Render the material as a JSON list of strings, one string per line with blank lines omitted, covering only the lines from the one containing "From the image, which" through the end of the material, both ends included. Leave the pictures out of your answer.

PROVIDED RECORDS
-----

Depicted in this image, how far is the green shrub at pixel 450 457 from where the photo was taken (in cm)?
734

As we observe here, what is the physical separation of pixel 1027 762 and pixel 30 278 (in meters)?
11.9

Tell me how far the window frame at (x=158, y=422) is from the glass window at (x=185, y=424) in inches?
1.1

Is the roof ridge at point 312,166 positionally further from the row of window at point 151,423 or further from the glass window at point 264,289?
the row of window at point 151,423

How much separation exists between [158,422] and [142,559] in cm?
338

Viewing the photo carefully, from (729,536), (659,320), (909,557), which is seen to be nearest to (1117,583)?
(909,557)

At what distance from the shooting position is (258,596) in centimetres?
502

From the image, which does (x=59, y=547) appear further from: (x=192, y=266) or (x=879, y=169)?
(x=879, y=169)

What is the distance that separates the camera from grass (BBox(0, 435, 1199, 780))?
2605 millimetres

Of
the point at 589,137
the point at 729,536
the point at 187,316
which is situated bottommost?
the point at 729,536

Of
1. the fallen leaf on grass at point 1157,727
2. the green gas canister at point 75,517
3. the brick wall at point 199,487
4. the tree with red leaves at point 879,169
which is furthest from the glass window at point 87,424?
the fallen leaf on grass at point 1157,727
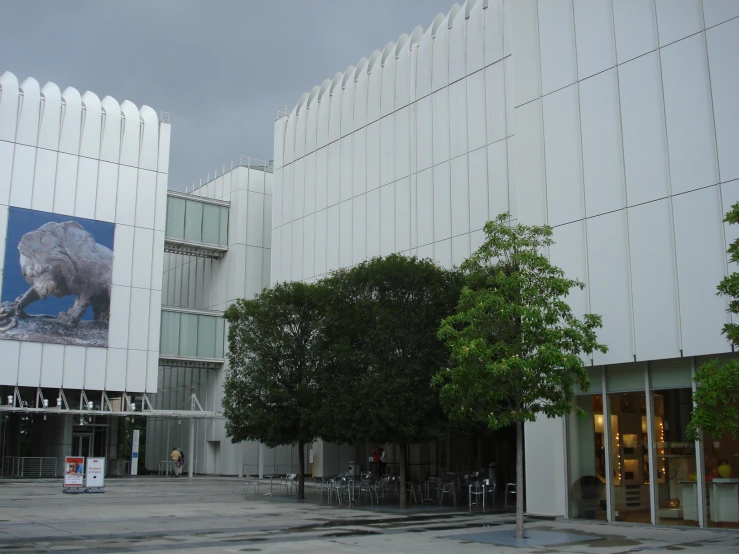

-----

EXERCISE OUTPUT
[
  "From the image, which does (x=59, y=547) appear further from: (x=192, y=266) or (x=879, y=169)?",
  "(x=879, y=169)",
  "What is the distance that separates the camera from grass (BBox(0, 435, 1199, 780))?",
  "2605 millimetres",
  "Of",
  "the point at 589,137",
  "the point at 729,536",
  "the point at 187,316",
  "which is situated bottommost?",
  "the point at 729,536",
  "Of",
  "1. the fallen leaf on grass at point 1157,727",
  "2. the green gas canister at point 75,517",
  "3. the brick wall at point 199,487",
  "4. the tree with red leaves at point 879,169",
  "which is furthest from the glass window at point 87,424?",
  "the fallen leaf on grass at point 1157,727"
]